■ Quoted passage ■
## start
# Internet connection issues



## Bimley (Apr 7, 2012)

Hi all
Been having all sorts of issues, so may take a little while to explain. Please bear with me!

Live in the UK and got an internet connection through Virgin some 2 years ago, using their freebie D-Link 2640R router. Lived with it ever since, although intermittently it would slow to a crawl and drop out for a minute or two, before coming back up at full speed. My housemate, in whose name the account is, complained about this plenty but is pretty useless at it and we didn't get far. One suggestion was to switch our router.

So I did this, buying a TP-Link W8961ND modem/router. Didn't help at all, except for a vague sense I got that the internet wasn't spending as long 'down' as previously when it did drop. 

And now today my housemate and I are both connected and suffering these intermittent drops, which become more and more frequent, until finally the internet cuts out and won't return. Now I cannot get the TP-Link router to connect to the internet at all. However, switching back over to the original D-Link router now the internet DOES work, but still only intermittently. As I've been writing this it's dropped out for a couple of moments twice!
## end
■ Collected material ■
## start
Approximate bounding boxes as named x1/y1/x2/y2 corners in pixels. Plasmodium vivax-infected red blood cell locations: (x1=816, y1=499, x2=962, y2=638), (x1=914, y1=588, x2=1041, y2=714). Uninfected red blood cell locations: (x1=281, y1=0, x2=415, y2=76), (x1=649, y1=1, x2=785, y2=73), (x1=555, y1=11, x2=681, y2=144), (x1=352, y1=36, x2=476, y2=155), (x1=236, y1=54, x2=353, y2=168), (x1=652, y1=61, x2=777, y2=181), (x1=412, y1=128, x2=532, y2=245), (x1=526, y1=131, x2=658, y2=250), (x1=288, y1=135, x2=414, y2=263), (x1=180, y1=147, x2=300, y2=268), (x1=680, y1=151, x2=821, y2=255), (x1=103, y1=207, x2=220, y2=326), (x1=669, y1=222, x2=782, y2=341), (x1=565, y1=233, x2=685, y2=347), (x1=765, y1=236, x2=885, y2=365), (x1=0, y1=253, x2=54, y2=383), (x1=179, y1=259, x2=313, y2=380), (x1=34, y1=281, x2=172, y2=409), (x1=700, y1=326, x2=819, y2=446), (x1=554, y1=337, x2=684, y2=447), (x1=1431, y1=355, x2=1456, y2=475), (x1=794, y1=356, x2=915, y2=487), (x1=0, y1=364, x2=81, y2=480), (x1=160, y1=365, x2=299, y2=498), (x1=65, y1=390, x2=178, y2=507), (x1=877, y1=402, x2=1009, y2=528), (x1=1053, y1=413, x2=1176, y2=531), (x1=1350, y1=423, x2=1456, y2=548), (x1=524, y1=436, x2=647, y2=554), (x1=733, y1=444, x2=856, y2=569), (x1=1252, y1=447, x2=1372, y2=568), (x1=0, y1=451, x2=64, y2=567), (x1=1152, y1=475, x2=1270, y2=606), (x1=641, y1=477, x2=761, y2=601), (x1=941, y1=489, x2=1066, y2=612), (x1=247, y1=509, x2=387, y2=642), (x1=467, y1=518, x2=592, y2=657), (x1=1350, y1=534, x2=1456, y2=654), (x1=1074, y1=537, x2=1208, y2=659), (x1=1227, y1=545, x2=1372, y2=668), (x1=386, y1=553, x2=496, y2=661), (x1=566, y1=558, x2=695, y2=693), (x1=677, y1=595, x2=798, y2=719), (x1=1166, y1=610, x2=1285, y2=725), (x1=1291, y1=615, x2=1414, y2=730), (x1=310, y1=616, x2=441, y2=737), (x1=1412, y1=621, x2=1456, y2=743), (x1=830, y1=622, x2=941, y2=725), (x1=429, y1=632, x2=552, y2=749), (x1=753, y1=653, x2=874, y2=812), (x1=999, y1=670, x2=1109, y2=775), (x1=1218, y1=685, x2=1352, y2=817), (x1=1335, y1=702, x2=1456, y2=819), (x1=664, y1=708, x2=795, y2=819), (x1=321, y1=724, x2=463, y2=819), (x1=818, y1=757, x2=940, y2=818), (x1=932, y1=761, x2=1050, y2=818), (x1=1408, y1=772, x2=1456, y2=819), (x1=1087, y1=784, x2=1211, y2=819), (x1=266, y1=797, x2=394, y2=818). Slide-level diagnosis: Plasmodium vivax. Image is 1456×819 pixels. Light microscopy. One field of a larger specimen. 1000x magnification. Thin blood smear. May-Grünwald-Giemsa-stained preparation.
## end
■ To be done ■
a – Do the following statements agree with the post on internet connection issues? For each, answer yes or no and quote the words of the post that decide it. (i) The internet account is in the poster's own name. (ii) The router the poster bought to replace the original was a TP-Link W8961ND. (iii) After switching back to the original D-Link router, the connection works without any further drops.
b – Can you write out everything from "So I did this, buying" down to "of moments twice!" in the post on internet connection issues, renaming "housemate" to "flatmate" throughout?

■ Answers for the tasks ■
a –
(i) No: "My housemate, in whose name the account is"
(ii) Yes: "buying a TP-Link W8961ND modem/router"
(iii) No: "the internet DOES work, but still only intermittently"

b –
So I did this, buying a TP-Link W8961ND modem/router. Didn't help at all, except for a vague sense I got that the internet wasn't spending as long 'down' as previously when it did drop. 

And now today my flatmate and I are both connected and suffering these intermittent drops, which become more and more frequent, until finally the internet cuts out and won't return. Now I cannot get the TP-Link router to connect to the internet at all. However, switching back over to the original D-Link router now the internet DOES work, but still only intermittently. As I've been writing this it's dropped out for a couple of moments twice!